* **REQUEST**:
From the court opinion, quote word for word the passage that begins with the words containing "O'Dowd O'Dowd, Waco, for" and ends with "statement is necessary.".

Court of Civil Appeals of Texas, Waco
Nov 13, 1952
252 S.W.2d 496 (Tex. Civ. App. 1952)

Opinion

No. 3063.

October 23, 1952. Rehearing Denied November 13, 1952.

Appeal from the District Court, McLennan County, R. B. Stanford, J.

Lyndon Olson, City Atty., Wiley W. Stem, Jr., W. H. White, Ass't. City Attys., D. M. Wilson, former City Atty., Waco, for appellant.

O'Dowd O'Dowd, Waco, for appellees.


This cause involves the construction and application of a portion of Art. 1269m, Vernon's Ann.Tex.Civ.Stats., which is the Firemen's and Policemen's Civil Service Act. A statement is necessary.

After the City of Waco (a home rule city) adopted the Civil Service Ordinance putting into effect the Civil Service Commission, the City, by proper ordinance, established a classification system for all officers and places of employment in the Fire and Police Departments. Pertinent to this discussion the employees of the Police Department were placed in Grades 1, 2, 3 and 4. Grade 1 provides for 71 positions (which includes foot and motor patrolmen, traffic squad and police matron) and provides that each employee be paid $210 per month. Grade 2 provides for five sergeants and eight detectives and fixes the pay for each at $233.62 per month. Grade 3 provides for one lieutenant of police, one lieutenant of traffic, superintendent of the identification bureau and the chief radio mechanic and fixes the pay for each at $250 per month. Grade 4 provides for two captains and fixes the pay for each at $270 per month.

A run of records
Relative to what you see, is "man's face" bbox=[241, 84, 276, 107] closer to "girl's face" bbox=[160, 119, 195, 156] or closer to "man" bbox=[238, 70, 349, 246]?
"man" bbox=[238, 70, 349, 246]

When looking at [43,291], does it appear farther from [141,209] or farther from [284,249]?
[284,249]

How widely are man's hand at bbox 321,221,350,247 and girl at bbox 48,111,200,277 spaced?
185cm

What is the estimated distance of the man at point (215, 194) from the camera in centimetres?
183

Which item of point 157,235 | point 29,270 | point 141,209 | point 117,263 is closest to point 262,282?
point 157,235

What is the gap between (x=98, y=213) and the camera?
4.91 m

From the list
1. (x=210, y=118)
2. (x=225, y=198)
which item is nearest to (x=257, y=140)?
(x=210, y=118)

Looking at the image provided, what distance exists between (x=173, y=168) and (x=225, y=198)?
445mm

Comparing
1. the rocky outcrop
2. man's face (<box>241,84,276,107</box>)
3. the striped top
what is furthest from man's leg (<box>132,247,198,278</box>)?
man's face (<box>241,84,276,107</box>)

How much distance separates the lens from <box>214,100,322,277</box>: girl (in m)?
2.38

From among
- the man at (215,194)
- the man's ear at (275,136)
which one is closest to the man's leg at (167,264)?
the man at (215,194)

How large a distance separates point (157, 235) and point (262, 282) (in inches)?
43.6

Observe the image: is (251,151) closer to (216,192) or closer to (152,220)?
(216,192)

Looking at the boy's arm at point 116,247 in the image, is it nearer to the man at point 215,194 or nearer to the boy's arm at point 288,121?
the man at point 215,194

* **RESULT OF THIS TASK**:
O'Dowd O'Dowd, Waco, for appellees.


This cause involves the construction and application of a portion of Art. 1269m, Vernon's Ann.Tex.Civ.Stats., which is the Firemen's and Policemen's Civil Service Act. A statement is necessary.